Re: BUG_ON() in workingset_node_shadows_dec() triggers

From: Kees Cook
Date: Thu Oct 06 2016 - 18:07:24 EST

On Wed, Oct 5, 2016 at 3:29 PM, Linus Torvalds
<torvalds@xxxxxxxxxxxxxxxxxxxx> wrote:
> On Wed, Oct 5, 2016 at 3:17 PM, Kees Cook <keescook@xxxxxxxxxxxx> wrote:
>> With my more paranoid desires, I would prefer to keep "stop kernel
>> execution with the state set up by this process", not just "make the
>> process never return to user-space".
> Quite honestly, I think the answer to that is: "No. Not by default".
> So with some kind of kernel command line option, yes, kind of like
> "reboot_on_oops" (or whatever it is - I've never used it ;)
>>> And *if* we make BUG() actually do something sane (non-trapping), we
>>> can easily make it be generic, not arch-specific. In fact, I'd
>>> implement it by just adding a "handle_bug()" in kernel/panic.c...
>> Yeah, I'm not sure what the right next step would be. Do we need a new
>> set of functions between WARN and BUG? Or maybe extract the
>> process-killing logic on a per-arch level and make it a specific API
>> so that it can be explicitly called as part of error-handling? Hmm
> So the process-killing logic actually used to historically just be
> "call do_exit()". In fact, that's what most architectures still do in
> their error paths. And it's what a lot of people who just want to kill
> the current code do.
> So calling "do_exit()" is actually perfectly fine. It's just that
> calling do_exit() from BUG_ON() is a major pain, because of the
> asynchronous nature of BUG_ON(). But if you are in a regular system
> call and don't hold any locks, do_exit() is still fine.

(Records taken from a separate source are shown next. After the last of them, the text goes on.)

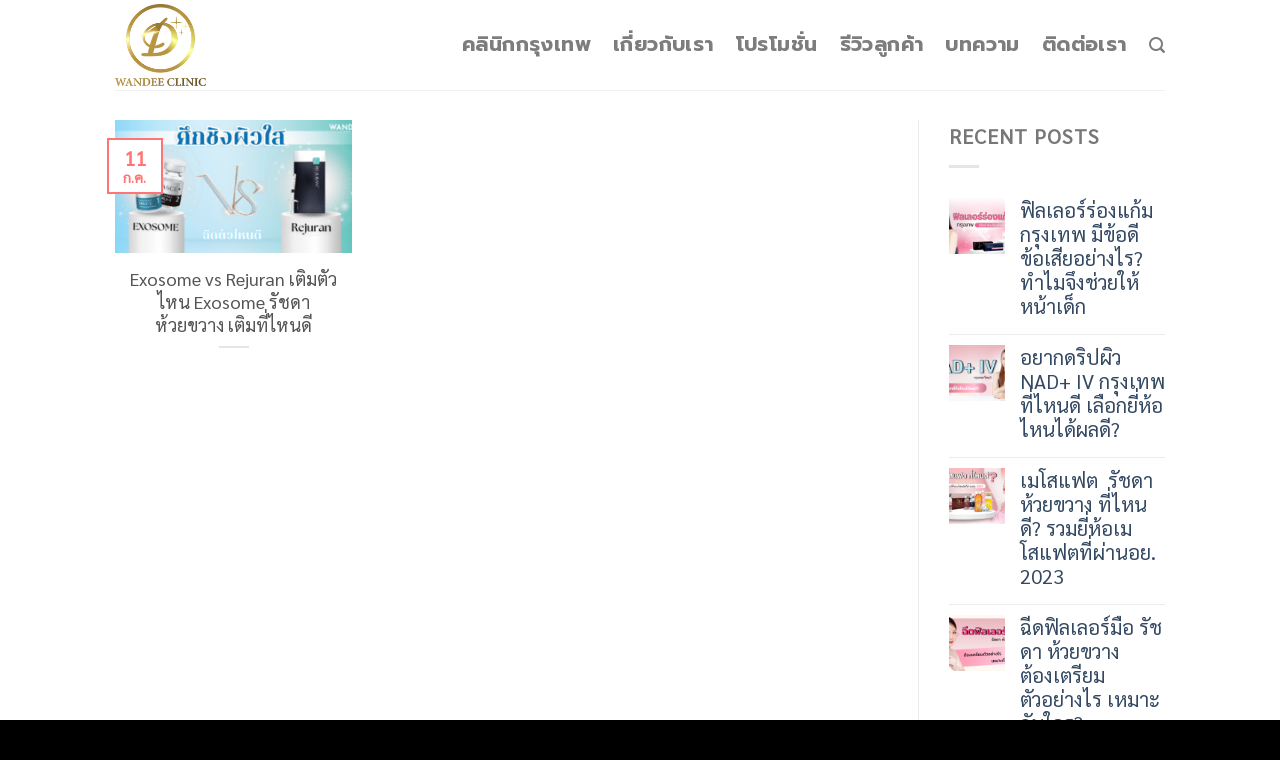

--- FILE ---
content_type: text/css
request_url: https://bkk.wandeeclinic.com/wp-content/plugins/restposts/css/style.css?ver=6.9
body_size: 708
content:
/***************************************************************************

Copyright (C) 2017 Mathew Moore

This program is free software: you can redistribute it and/or modify
it under the terms of the GNU General Public License as published by
the Free Software Foundation, either version 3 of the License, or
(at your option) any later version.

This program is distributed in the hope that it will be useful,
but WITHOUT ANY WARRANTY; without even the implied warranty of
MERCHANTABILITY or FITNESS FOR A PARTICULAR PURPOSE.  See the
GNU General Public License for more details.

You should have received a copy of the GNU General Public License
along with this program.  If not, see <http://www.gnu.org/licenses/>.

**************************************************************************/

/* General CSS Styles */

/* Widget CSS */
.mrp-post-widget {
	margin-bottom: 20px;
}
/*
div.mrp-post-title, div.mrp-widget-excerpt, div.mrp-widget-post-date  {
	margin:15px 0;
}
*/

.mrp-post-title h4 {
	padding:0 0 15px 0;
}

.single-mrp-post {
	padding-bottom:15px;
}

.mrp-excerpt {
	padding-top:10px 0;
}
.mrp-widget-post-date {
	font-size:.8em;
}
.mrp-post-date {
	padding:0px 0px 15px 0px;
}

.mrp-row {
  display: flex;                  /* establish flex container */
  flex-direction: row;            /* default value; can be omitted */
  flex-wrap: wrap;              /* default value; can be omitted */
  justify-content: space-between; /* switched from default (flex-start, see below) */
  width:100%;
	margin-bottom: 45px;
}

/* 1 Column */
.mrp-1-column {
	width:100%;
}
/* Comlumns Display START */
.mrp-row.mrp-1-column, .mrp-row.mrp-2-column, .mrp-row.mrp-3-column, .mrp-row.mrp-4-column {
	margin: -.5%;
	overflow: auto;
}
/* 2 Column */
.mrp-2-column {
	width:48%;
}

.mrp-3-column {
  width: 31%;
}

/* 4 Column */
.mrp-4-column {
	width:23%;
}

/* Responsive Sizes */
@media (max-width : 900px) {
	.mrp-4-column {
		width:48%;
	}
}

/* Responsive Sizes */
@media (max-width : 768px) {
	.mrp-3-column {
		width:100%;
	}
}

@media (max-width : 600px) {
	.mrp-2-column, .mrp-4-column {
		width:100%;
	}
}
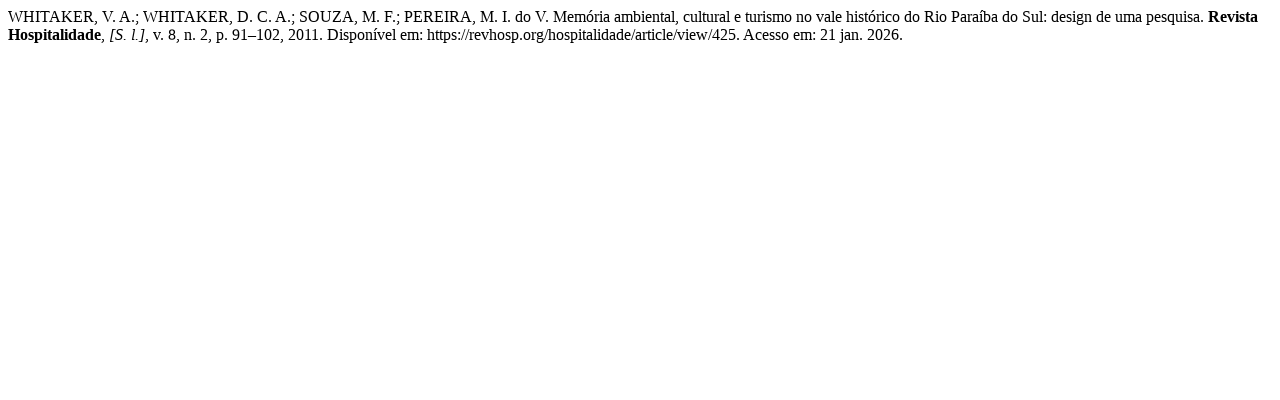

--- FILE ---
content_type: text/html; charset=UTF-8
request_url: https://revhosp.org/hospitalidade/citationstylelanguage/get/associacao-brasileira-de-normas-tecnicas?submissionId=425&publicationId=126
body_size: 312
content:
<div class="csl-bib-body">
  <div class="csl-entry">WHITAKER, V. A.; WHITAKER, D. C. A.; SOUZA, M. F.; PEREIRA, M. I. do V. Memória ambiental, cultural e turismo no vale histórico do Rio Paraíba do Sul: design de uma pesquisa. <b>Revista Hospitalidade</b>, <i>[S. l.]</i>, v. 8, n. 2, p. 91–102, 2011. Disponível em: https://revhosp.org/hospitalidade/article/view/425. Acesso em: 21 jan. 2026.</div>
</div>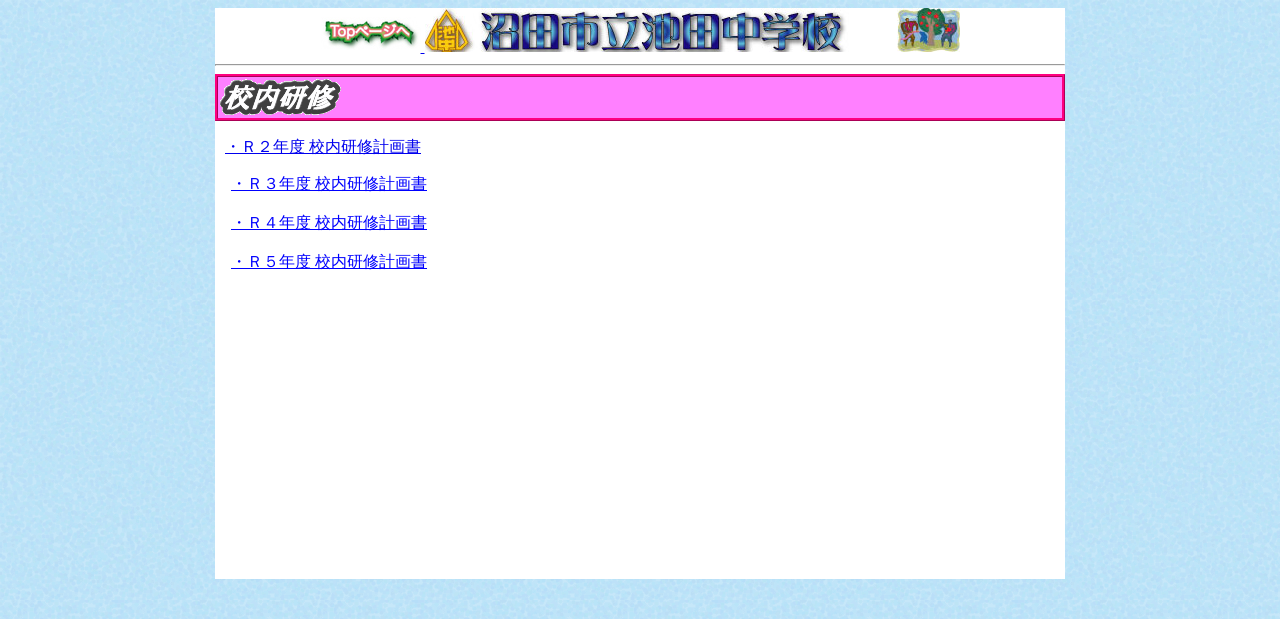

--- FILE ---
content_type: text/html
request_url: http://www.numata-jhs.ed.jp/ikeda-j/konaiken.html
body_size: 1471
content:
<!DOCTYPE HTML PUBLIC "-//W3C//DTD HTML 4.01 Transitional//EN"
"http://www.w3.org/TR/html4/loose.dtd">
<html>
<head>
<meta http-equiv="Content-Type" content="text/html; charset=Shift_JIS">
<meta http-equiv="Content-Style-Type" content="text/css">
<meta name="GENERATOR" content="JustSystems Homepage Builder Version 21.0.5.0 for Windows">
<title>校内研修</title>
<link rel="stylesheet" href="common.css" type="text/css">
</head>
<body>
<div>
  <div align="center"><a href="index.htm" target="_top"><img src="images/gotoTop.jpg" width="100" height="35" border="0">
  <img src="images/taitoru.jpg" width="535" height="44" border="0"></a>
    <hr>
    </div>
  <h1 style="color : #ff80ff;background-color : #ff80ff;margin-top : 0px;margin-left : 0px;margin-right : 0px;margin-bottom : 0px;border-width : 3px;border-style : ridge;border-color : #ff0080;"><img src="logo1111111.gif" width="125" height="41" border="0" alt="校内研修"></h1>
  <p>○<font color="#000000"><a href="R2konaiken.pdf">・Ｒ２年度 校内研修計画書</a></font></p>
  <p>　<a href="R3konaiken.pdf"><font color="#0000ff">・Ｒ３年度 校内研修計画書</font></a><br>
  <br>
  　<a href="R4konaiken.pdf"><font color="#0000ff">・Ｒ４年度 校内研修計画書</font></a><br>
  <br>
  　<a href="R5konaiken.pdf"><font color="#0000ff">・Ｒ５年度 校内研修計画書</font></a><br>
  <br>
  <br>
  <br>
  <br>
  <br>
  <br>
  <br>
  <br>
  <br>
  <br>
  <br>
  <br>
  <br>
  <br>
  <br>
  <br>
  <br>
  </p>
</div>
</body>
</html>


--- FILE ---
content_type: text/css
request_url: http://www.numata-jhs.ed.jp/ikeda-j/common.css
body_size: 337
content:


body{
  font-family : HGS創英ﾌﾟﾚｾﾞﾝｽEB, HGP創英ﾌﾟﾚｾﾞﾝｽEB, 游明朝, "游明朝 Demibold", "游ゴシック Medium", 游ゴシック;
  background-image : url(blue_p8b.gif);
}

table{
  margin-left : auto;
  margin-right : auto;
}

div{
  margin-left : auto;
  margin-right : auto;
  width : 850px;
  color : #ffffff;
  background-color : #ffffff;
}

Well, that's the problem I repeatedly ran into: locks. And actually,
more than that. Even in seccomp when trying to do a clean death of a
process (without the paranoid requirement that kernel execution for
that syscall stop), I've run into problems with do_exit() -- in that
case it was bad ptrace state assumptions during signal delivery. I
originally used do_exit with the hardened usercopy stuff and that
would fall all over itself under lkdtm testing, since locks were held.
The "cleanest" way to handle it seemed to be the lock-busting logic
already built into BUG, so I moved to that.

> In fact, all that x86 really does differently from do_exit() in the
> fault path is to reset the stack pointer first, so that you don't get
> stack smashers when you have recursive faults (which used to be one
> really nasty failure case, not just with BUG_ON(), but with any kernel
> oops in general). So on x86, the crash code actually calls a function
> called "rewind_stack_do_exit()" instead.
> But the name gives it away: it's the exact same thing.
> So you can actually do a generic BUG_ON() (even with the current
> semantics) pretty much today by just having a config option that the
> architecture can set to specify whether you should just call
> "do_exit()" or "rewind_stack_do_exit()" to do that final killing
> action.
> There's a few other possible gotcha's (the code is hard to follow
> because the normal implementation uses a trapping instruction and
> hides the BUG() information in the text, so you get the whole fault
> path), but on the whole I think it should be fairly straightforward do
> just get rid of all the arch code, and replace it with a generic
> function that can then decide internally whether it wants to just
> warn, whether it wants to SIGKILL, or whether it wants to do the
> traditional thing and just force do_exit(). Or do new things like
> reboot or just halt.
> But it really would be very nice to never have do_exit() have to worry
> about odd callers. We've had a *lot* of trouble over the years with
> deadlocks on critical locks in do_exit(), for example.

Right, so I see a number of "features" that are mixed together between
do_exit, WARN, BUG, and panic, and it seems code wants various
combinations of them:

- report details about an unexpected condition occurring (BUG,
actually, does NOT do this: it doesn't take any kind of format
argument, but arch-specific internal traps DO, before calling the rest
of the internals that BUG is wired up to.)
- dump CPU and stack state
- kill current
- kill current's entire thread group
- stop kernel execution from continuing
- halt the system
- reboot the system

By far the most problematic is "stop kernel execution from
continuing", but that's currently the behavior that BUG depends on, so
replacing BUG with anything needs to either fix the surrounding logic
to fail sanely or we have the keep the feature.

I remain convinced, though, that "stop this thread of kernel
execution" is not the same as "reboot the system".